Nettleton alleges that Exact Sciences developed a plan to avoid adverse
financial consequences from Pfizer’s decision to stop promoting Exact Sciences’
product Cologuard by hiring “all or nearly all of the former Pfizer [Cologuard
salesforce] immediately upon their layoff from Pfizer to create the outward
appearance of a seamless transition of the Cologuard marketing to it from Pfizer.”
He further alleges that Exact Sciences’ plan “anticipated the separation of most of
the newly hired former-Pfizer employees within four to 12 months of their hire date,
after completion of a reorganization [of the sales team].” Additionally, Nettleton
alleges that to recruit Pfizer’s sales representatives (including himself) as quickly as
possible, Exact Sciences promised it would not have to relocate employees even
3 though it had already retained, or was in the process of retaining, a consultant to
reorganize its sales team and that it planned to implement the consultant’s
recommendations for territory reassignments. Finally, Nettleton alleges that several
months after Exact Sciences announced the reorganization of its sales team, his
manager told him that Exact Sciences knew when it promised him that he would not
have to relocate that the reorganization would result in changed territories and
relocations. Accepting these factual allegations as true and construing them in favor
of Nettleton, he has adequately pled intent to defraud.
The district court also concluded that Nettleton could not have reasonably
relied on Exact Sciences’ promise regarding relocation because it was not part of his
written employment contract, which contained a supersession clause. Under Oregon
law, a supersession clause does not automatically foreclose reasonable reliance on
extra-contractual representations. Rather, the contract terms must directly contradict
the alleged representation; general disavowals of previous representations are
insufficient to render reliance unreasonable as a matter of law. Heise v. Pilot Rock
Lumber Co., 352 P.2d 1072, 1077 (Or. 1960) (“[T]he existence of a written contract
or deed which does not by its very terms negate the alleged fraud is no defense in
actions for damages for fraud for the reason that fraud is an exception to the parol
evidence rule.”); Campbell v. Southland Corp., 871 P.2d 487, 492 (Or. Ct. App.

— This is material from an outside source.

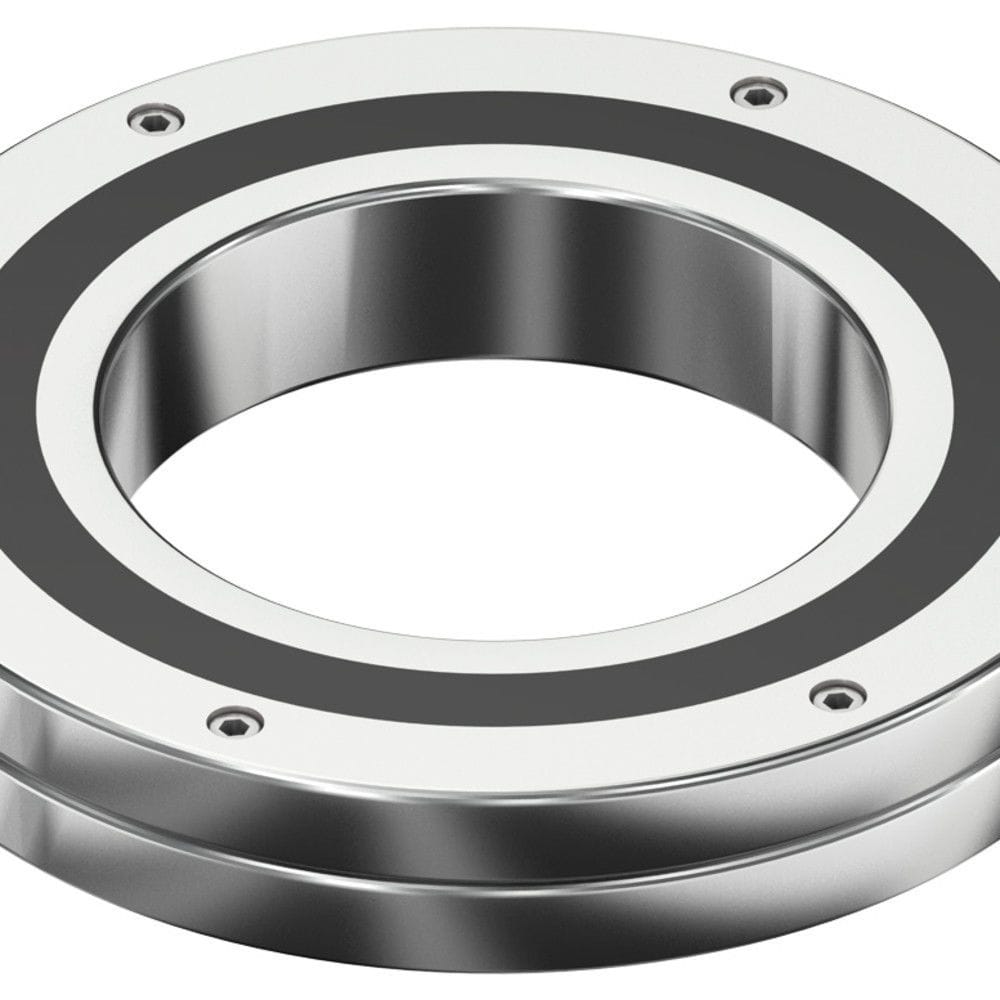 Kreuzrollenlager CRB Series HIWIN GmbH Stahl Mit Hoher 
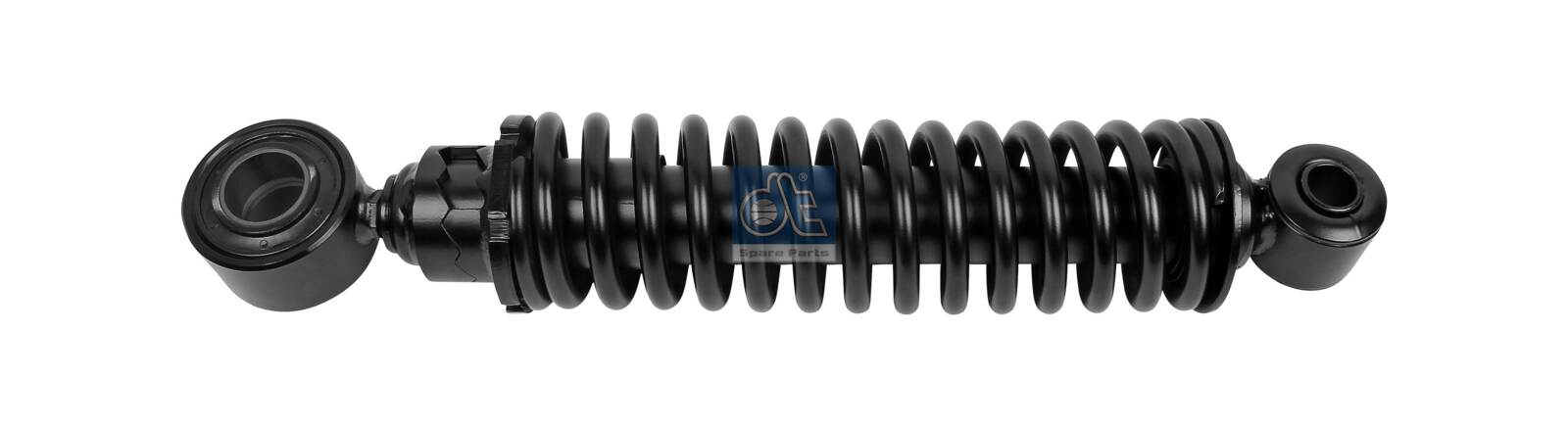 Dt Spare Parts Schokdemper cabine ophanging 7.77156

1994) (in banc) (“Defendant cannot rely on the disclaimers to escape liability if there
4 were intentional misrepresentations.”).

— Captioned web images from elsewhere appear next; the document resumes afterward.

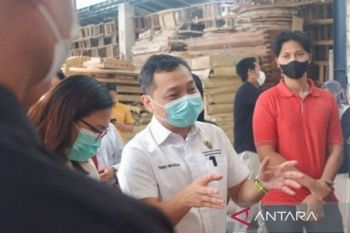Pemerintah dukung industri furnitur Jepara lewat skema KIPK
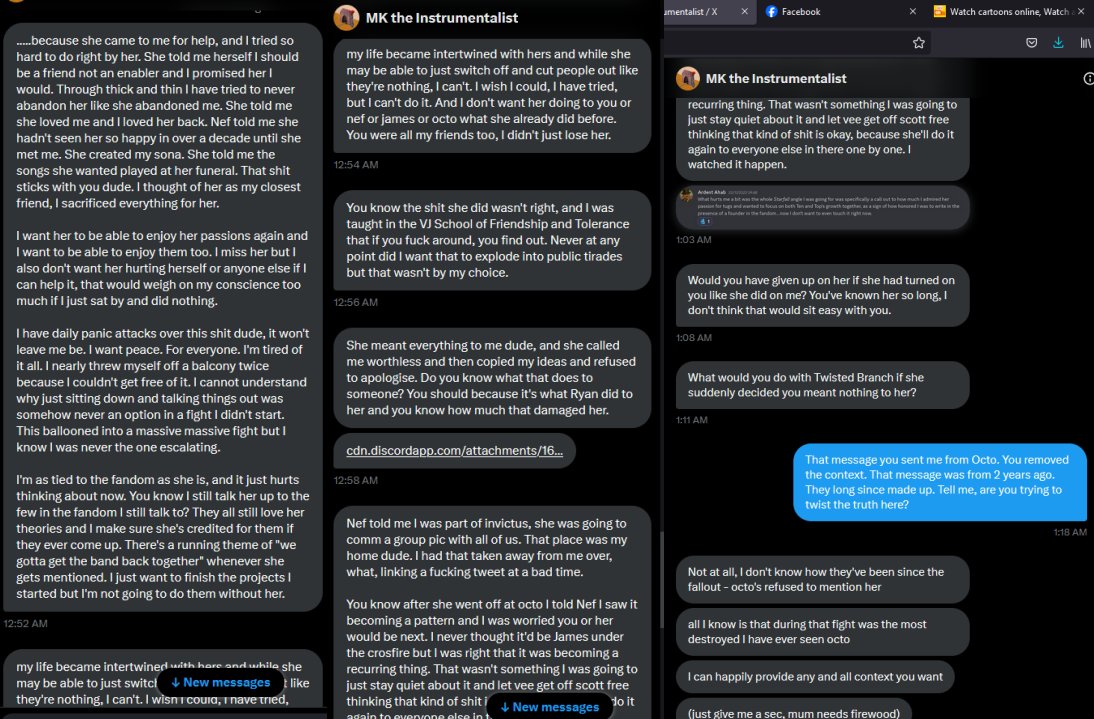 The Old Guard's Van tweet media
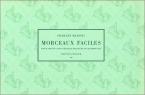 Morceaux Faciles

Here, Nettleton’s employment contract was silent regarding relocation and
thus it did not directly contradict Exact Sciences’ promise. Accordingly, the district
court erred when it concluded that Nettleton could not establish reasonable reliance
as a matter of law due to the supersession clause.
AFFIRMED IN PART; REVERSED IN PART; REMANDED.1
1 Each party is to bear its own costs on appeal.